== Segment start ==
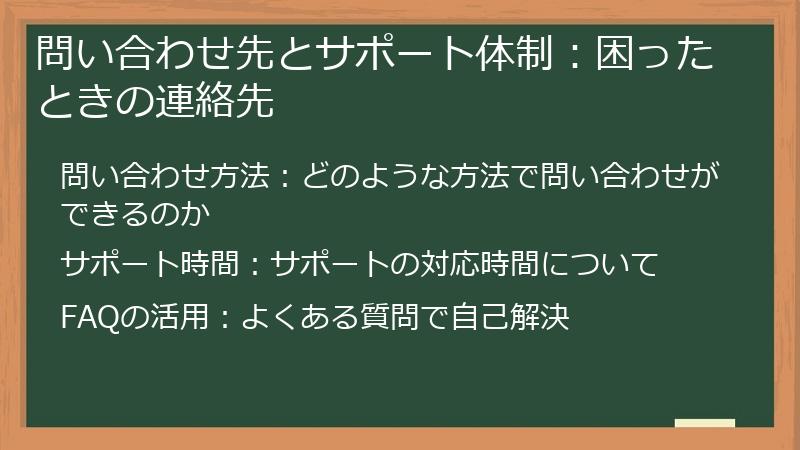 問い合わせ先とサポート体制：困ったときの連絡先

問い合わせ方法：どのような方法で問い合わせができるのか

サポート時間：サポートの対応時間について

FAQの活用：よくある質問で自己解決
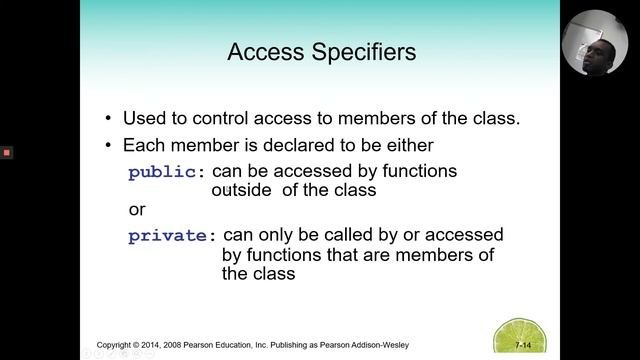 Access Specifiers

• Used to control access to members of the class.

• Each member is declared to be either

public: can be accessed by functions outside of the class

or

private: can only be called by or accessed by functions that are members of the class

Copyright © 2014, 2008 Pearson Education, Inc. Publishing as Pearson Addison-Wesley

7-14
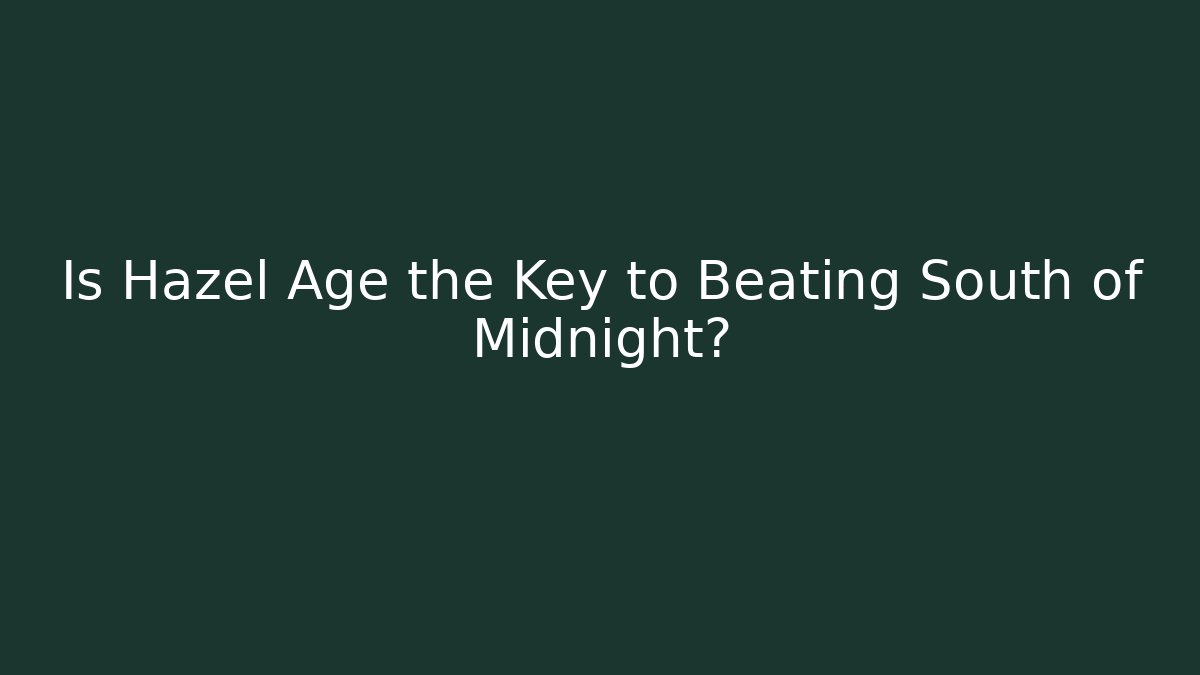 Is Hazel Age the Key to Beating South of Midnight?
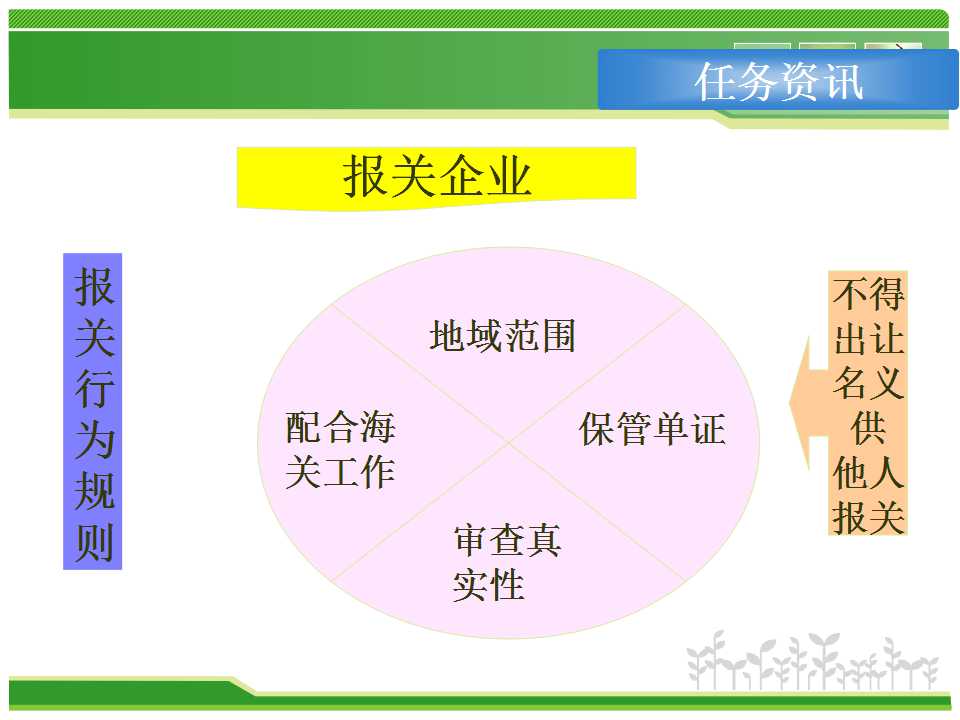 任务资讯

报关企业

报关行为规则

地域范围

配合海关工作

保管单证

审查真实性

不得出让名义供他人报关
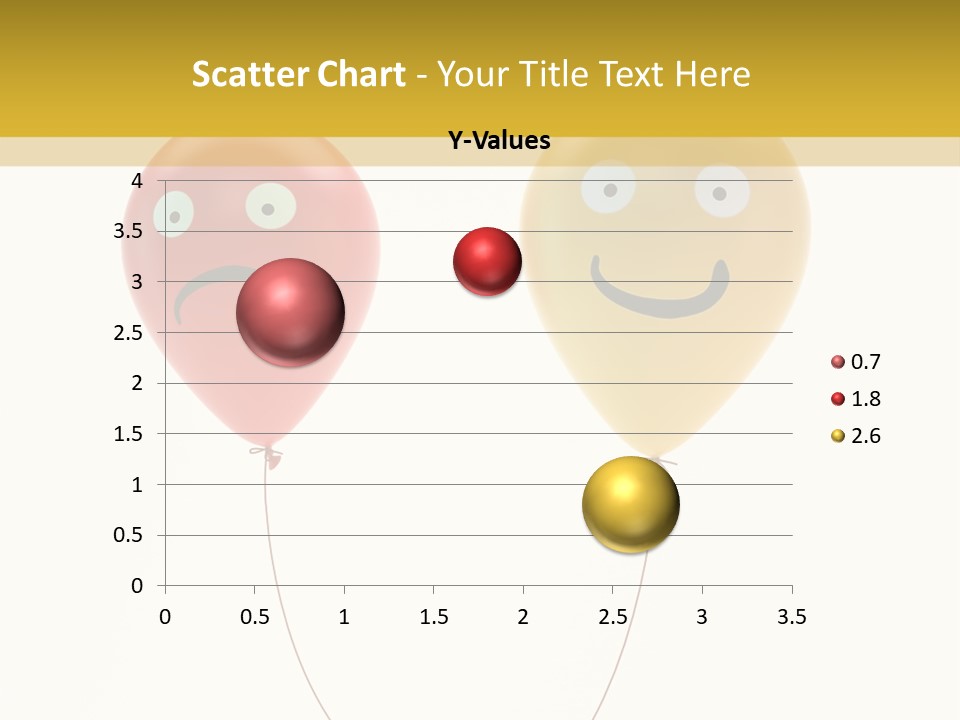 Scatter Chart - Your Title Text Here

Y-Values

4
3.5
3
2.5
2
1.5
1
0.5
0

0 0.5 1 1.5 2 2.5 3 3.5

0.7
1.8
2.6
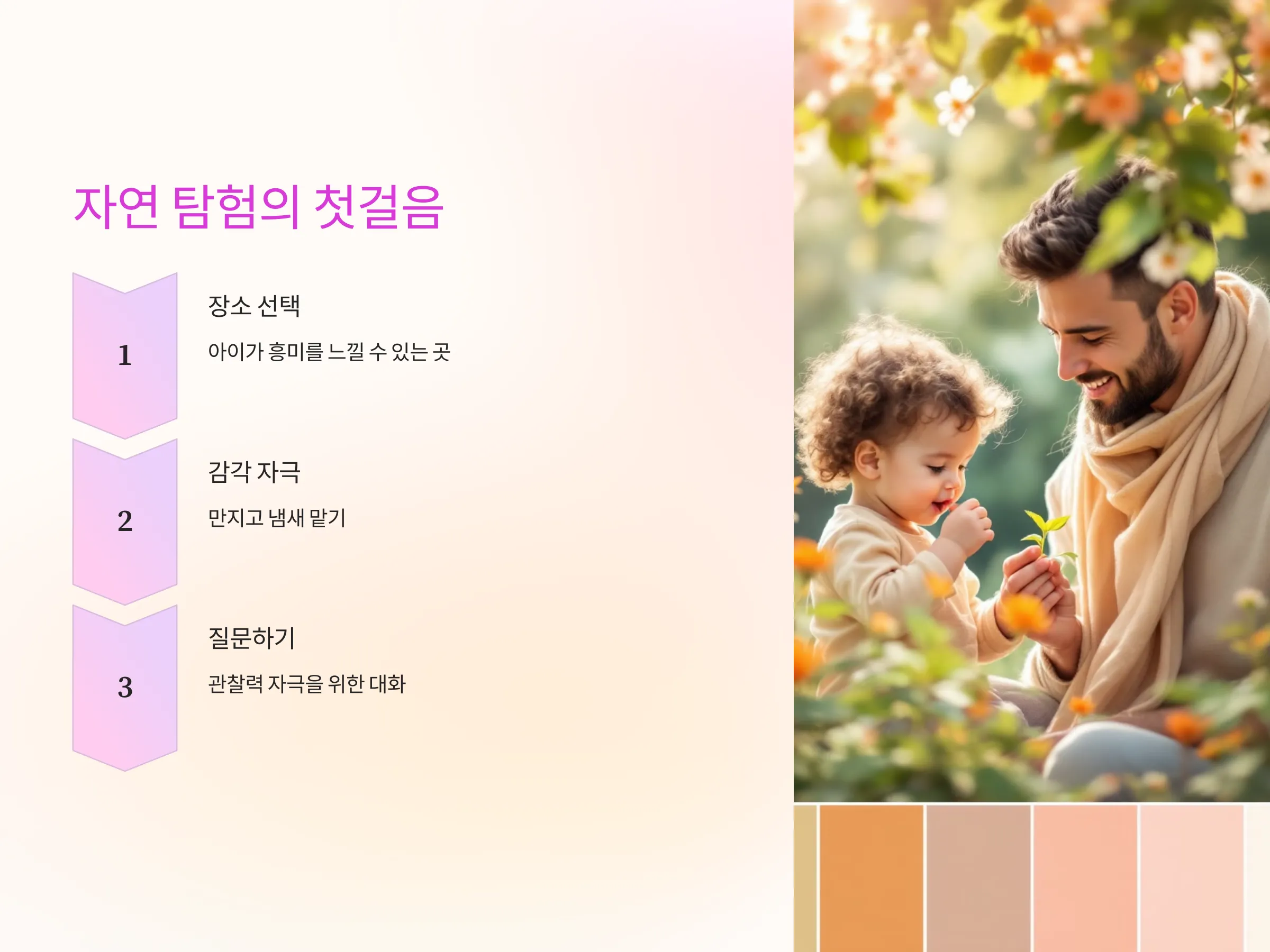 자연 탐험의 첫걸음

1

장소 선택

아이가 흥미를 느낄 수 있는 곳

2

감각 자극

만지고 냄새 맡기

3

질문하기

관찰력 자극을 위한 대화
== Segment end ==
#### What to work on:
The response must repeat all the lines above exactly and include no pictures.

#### Result:
 問い合わせ先とサポート体制：困ったときの連絡先

問い合わせ方法：どのような方法で問い合わせができるのか

サポート時間：サポートの対応時間について

FAQの活用：よくある質問で自己解決
 Access Specifiers

• Used to control access to members of the class.

• Each member is declared to be either

public: can be accessed by functions outside of the class

or

private: can only be called by or accessed by functions that are members of the class

Copyright © 2014, 2008 Pearson Education, Inc. Publishing as Pearson Addison-Wesley

7-14
 Is Hazel Age the Key to Beating South of Midnight?
 任务资讯

报关企业

报关行为规则

地域范围

配合海关工作

保管单证

审查真实性

不得出让名义供他人报关
 Scatter Chart - Your Title Text Here

Y-Values

4
3.5
3
2.5
2
1.5
1
0.5
0

0 0.5 1 1.5 2 2.5 3 3.5

0.7
1.8
2.6
 자연 탐험의 첫걸음

1

장소 선택

아이가 흥미를 느낄 수 있는 곳

2

감각 자극

만지고 냄새 맡기

3

질문하기

관찰력 자극을 위한 대화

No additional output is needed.